Solemnidad. El Sagrado Corazón de Jesús, Ciclo C
San Lucas 15, 3-7

Autor: Padre Guillermo Juan Morado 

 

La solemnidad del Sagrado Corazón de Jesús nos invita a reconocer la magnitud del amor de Dios a los hombres; un amor manifestado en Cristo. De todas las “definiciones” que nos proporciona la Escritura sobre Dios, la más profunda es, seguramente, la del apóstol San Juan: “Dios es amor” (1 Jn 4,8.16). Dios es, a la vez, plena autoposesión y plena donación; su perfección se identifica con su amor. 

Dios es el amor, la donación, la entrega recíproca del Padre y del Hijo y del Espíritu Santo. En Dios, el amor une y distingue. La esencia divina es el amor, pero ese amor, siendo único, es amor paternal en el Padre, amor filial en el Hijo, amor de comunión en el Espíritu Santo. 

El amor de Dios no ha permanecido oculto ni ha querido contenerse en la esfera intra-divina, sino que se ha desbordado en la creación y en la historia. Dios, movido por su celo, nos busca a cada uno como el pastor sigue el rastro de sus ovejas. Nos busca para librarnos de la dispersión y de la oscuridad, para apacentarnos como es debido (cf Ez 34, 11-16).  

Como ha expresado el Papa Benedicto XVI, “Dios cuida personalmente de mí, de nosotros, de la humanidad. No me ha dejado solo, extraviado en el universo y en una sociedad ante la cual uno se siente cada vez más desorientado. Él cuida de mí. No es un Dios lejano, para quien mi vida no cuenta casi nada” (11.6.2010). 

En la Cruz de su Hijo, Dios nos ha dado “la prueba” de su amor: “Cristo murió por nosotros cuando todavía éramos pecadores” (Rm 5, 8). Por amor, Dios llega literalmente hasta la muerte para vencer, asumiéndola, esa última limitación, para darnos vida y vida en abundancia. 

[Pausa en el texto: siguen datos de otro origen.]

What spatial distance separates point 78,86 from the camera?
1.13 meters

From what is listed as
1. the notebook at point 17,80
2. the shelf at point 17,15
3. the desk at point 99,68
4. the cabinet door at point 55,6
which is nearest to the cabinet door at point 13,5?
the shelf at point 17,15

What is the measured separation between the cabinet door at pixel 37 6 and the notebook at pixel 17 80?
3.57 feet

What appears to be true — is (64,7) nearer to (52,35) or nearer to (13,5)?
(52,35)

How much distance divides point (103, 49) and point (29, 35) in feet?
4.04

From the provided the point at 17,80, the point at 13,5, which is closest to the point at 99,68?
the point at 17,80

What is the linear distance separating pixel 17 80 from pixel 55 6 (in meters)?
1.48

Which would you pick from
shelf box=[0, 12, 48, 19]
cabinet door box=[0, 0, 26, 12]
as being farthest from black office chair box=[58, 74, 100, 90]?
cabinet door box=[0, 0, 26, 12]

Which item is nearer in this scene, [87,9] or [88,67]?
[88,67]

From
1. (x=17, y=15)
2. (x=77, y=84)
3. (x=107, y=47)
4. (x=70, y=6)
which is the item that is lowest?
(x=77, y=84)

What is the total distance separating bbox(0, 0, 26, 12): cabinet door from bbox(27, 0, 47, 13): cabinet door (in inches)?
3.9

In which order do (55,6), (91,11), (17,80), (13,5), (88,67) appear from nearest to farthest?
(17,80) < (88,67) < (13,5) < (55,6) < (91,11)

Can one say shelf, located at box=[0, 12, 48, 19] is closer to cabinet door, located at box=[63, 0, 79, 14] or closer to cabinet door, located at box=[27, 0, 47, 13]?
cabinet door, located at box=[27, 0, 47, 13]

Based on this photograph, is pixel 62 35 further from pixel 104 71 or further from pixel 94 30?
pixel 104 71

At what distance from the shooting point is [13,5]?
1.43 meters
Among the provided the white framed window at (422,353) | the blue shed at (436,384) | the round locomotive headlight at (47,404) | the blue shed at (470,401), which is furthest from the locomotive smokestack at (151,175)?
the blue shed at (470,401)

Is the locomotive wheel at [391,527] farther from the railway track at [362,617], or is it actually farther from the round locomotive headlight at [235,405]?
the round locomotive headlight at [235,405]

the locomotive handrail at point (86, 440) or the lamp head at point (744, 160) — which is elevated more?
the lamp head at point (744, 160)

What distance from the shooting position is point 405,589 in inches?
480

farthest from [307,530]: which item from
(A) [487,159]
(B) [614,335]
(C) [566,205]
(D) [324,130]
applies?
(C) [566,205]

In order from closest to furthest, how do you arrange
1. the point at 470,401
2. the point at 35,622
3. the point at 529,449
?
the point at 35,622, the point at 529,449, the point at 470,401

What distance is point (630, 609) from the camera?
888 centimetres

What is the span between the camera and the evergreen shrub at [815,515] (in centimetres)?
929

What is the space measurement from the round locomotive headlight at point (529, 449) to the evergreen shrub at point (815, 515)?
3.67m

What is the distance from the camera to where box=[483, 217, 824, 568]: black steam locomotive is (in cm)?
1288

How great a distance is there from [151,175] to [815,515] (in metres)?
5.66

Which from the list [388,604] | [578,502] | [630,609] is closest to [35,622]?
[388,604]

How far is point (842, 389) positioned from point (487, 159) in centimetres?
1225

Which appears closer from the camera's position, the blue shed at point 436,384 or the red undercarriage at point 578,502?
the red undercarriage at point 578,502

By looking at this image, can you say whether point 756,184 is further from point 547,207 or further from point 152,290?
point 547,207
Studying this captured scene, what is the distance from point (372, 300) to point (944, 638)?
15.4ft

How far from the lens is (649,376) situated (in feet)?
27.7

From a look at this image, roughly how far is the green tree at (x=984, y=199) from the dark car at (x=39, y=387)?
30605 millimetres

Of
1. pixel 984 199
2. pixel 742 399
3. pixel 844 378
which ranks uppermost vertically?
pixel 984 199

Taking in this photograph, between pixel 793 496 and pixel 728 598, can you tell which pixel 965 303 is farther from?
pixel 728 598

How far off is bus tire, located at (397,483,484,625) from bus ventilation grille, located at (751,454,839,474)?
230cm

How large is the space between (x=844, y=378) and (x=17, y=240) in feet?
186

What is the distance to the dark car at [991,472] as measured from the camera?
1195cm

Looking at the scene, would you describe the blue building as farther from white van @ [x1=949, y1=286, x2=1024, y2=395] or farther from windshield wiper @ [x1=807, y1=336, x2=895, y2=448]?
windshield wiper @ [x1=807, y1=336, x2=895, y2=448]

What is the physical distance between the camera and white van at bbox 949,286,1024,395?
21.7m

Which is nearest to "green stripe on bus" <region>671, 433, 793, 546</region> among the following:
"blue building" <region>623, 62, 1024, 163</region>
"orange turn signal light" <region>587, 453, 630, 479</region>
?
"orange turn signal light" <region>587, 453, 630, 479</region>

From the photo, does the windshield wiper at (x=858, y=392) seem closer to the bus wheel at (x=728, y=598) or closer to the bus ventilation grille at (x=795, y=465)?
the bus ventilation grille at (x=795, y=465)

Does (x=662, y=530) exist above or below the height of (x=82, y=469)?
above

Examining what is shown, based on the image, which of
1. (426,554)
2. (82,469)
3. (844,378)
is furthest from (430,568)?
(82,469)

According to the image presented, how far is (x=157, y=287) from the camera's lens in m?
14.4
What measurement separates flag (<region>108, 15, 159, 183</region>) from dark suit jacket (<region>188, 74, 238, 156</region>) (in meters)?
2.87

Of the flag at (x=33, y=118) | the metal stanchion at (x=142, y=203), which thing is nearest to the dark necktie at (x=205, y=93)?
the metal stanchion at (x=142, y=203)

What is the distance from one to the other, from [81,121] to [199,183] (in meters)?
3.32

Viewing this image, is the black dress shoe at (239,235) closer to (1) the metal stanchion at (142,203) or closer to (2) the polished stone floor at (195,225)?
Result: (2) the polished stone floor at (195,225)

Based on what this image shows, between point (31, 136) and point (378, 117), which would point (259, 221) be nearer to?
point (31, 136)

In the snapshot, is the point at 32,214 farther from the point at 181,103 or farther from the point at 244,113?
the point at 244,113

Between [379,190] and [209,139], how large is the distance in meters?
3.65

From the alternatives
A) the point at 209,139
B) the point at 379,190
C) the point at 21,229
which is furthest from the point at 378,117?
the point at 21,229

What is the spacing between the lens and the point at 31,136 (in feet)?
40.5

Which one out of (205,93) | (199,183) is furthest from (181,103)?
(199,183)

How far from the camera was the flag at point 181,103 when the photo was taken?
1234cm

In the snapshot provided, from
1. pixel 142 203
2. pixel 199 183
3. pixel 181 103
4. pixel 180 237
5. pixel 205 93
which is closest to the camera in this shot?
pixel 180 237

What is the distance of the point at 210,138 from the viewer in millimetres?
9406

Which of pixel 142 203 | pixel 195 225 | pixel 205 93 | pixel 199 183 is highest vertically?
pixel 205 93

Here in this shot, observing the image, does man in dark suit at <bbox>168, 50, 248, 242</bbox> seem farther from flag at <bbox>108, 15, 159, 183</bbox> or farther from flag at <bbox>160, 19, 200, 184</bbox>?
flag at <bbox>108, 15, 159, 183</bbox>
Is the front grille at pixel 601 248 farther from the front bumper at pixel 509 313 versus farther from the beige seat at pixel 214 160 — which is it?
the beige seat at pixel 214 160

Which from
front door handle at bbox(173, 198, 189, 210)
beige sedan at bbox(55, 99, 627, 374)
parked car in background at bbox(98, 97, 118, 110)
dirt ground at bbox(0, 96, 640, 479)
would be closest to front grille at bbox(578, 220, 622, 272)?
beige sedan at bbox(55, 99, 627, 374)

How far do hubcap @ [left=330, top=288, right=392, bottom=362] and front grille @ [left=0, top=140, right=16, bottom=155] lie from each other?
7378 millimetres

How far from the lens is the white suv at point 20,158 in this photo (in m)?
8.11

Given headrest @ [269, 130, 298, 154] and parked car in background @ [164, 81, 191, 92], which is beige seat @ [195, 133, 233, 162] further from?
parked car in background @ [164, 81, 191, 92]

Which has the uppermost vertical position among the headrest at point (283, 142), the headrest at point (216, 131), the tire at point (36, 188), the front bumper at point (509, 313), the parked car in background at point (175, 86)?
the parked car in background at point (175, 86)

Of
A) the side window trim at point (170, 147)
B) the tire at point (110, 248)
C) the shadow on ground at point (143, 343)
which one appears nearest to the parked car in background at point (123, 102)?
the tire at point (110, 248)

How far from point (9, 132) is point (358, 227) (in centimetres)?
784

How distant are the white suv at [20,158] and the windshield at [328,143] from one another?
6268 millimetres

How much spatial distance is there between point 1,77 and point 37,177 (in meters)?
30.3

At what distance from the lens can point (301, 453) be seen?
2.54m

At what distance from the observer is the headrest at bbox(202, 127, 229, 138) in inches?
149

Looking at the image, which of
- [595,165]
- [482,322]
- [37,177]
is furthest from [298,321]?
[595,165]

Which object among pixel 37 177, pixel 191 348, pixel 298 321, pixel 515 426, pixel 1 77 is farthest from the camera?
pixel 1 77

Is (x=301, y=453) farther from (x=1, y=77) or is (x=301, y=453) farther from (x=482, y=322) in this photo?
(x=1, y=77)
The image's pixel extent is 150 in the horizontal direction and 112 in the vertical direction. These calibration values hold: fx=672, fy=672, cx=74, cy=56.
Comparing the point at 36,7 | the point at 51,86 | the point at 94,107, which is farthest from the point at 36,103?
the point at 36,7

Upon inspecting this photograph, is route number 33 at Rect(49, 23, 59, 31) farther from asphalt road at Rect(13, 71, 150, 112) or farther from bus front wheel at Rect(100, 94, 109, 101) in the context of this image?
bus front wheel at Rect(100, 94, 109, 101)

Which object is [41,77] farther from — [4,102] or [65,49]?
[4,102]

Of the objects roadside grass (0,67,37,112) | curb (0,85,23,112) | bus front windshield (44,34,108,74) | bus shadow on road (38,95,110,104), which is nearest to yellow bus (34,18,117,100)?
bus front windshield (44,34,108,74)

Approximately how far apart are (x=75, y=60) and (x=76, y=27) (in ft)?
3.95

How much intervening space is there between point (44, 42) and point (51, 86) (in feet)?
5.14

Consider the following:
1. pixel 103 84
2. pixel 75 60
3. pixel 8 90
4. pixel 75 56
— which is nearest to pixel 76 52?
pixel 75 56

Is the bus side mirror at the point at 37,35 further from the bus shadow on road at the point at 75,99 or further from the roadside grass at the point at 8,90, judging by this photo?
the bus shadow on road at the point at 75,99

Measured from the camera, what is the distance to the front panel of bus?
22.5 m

Con amor sincero – dice la Liturgia –  Cristo “se entregó por nosotros, y elevado sobre la cruz hizo que de su corazón traspasado brotaran, con el agua y la sangre, los sacramentos de la Iglesia; para que así, acercándose al corazón abierto del Salvador, todos puedan beber con gozo de la fuente de la salvación”. 

En el Corazón del Verbo encarnado el amor de Dios, sin perder su universalidad, se hace concreto. Sin dejar de ser divino, se hace humano. Sin dejar de ser el corazón de Dios, se hace el corazón del Hombre. Dios “nos ha amado a todos con un corazón humano” (Catecismo 478). Un corazón sacerdotal, mediador entre Dios y los hombres, que une, para siempre, el amor intra-divino y el amor desbordado. 

Un corazón vivo, del que brotan los sacramentos que construyen la Iglesia, a través de los cuales se difunde la vida nueva que el Espíritu Santo, que procede del Padre y del Hijo, hace nacer en nosotros. Esta vida nueva, este amor que al entrar en nuestro interior se hace también nuestro, es un amor que salva, que perdona, que causa la alegría del reencuentro con Dios. 

Que en la Eucaristía este amor de Dios encienda en nosotros el fuego de la caridad para, como pedimos en la oración después de la comunión, nos unamos más a Cristo y estemos dispuestos a reconocerle presente en los hermanos.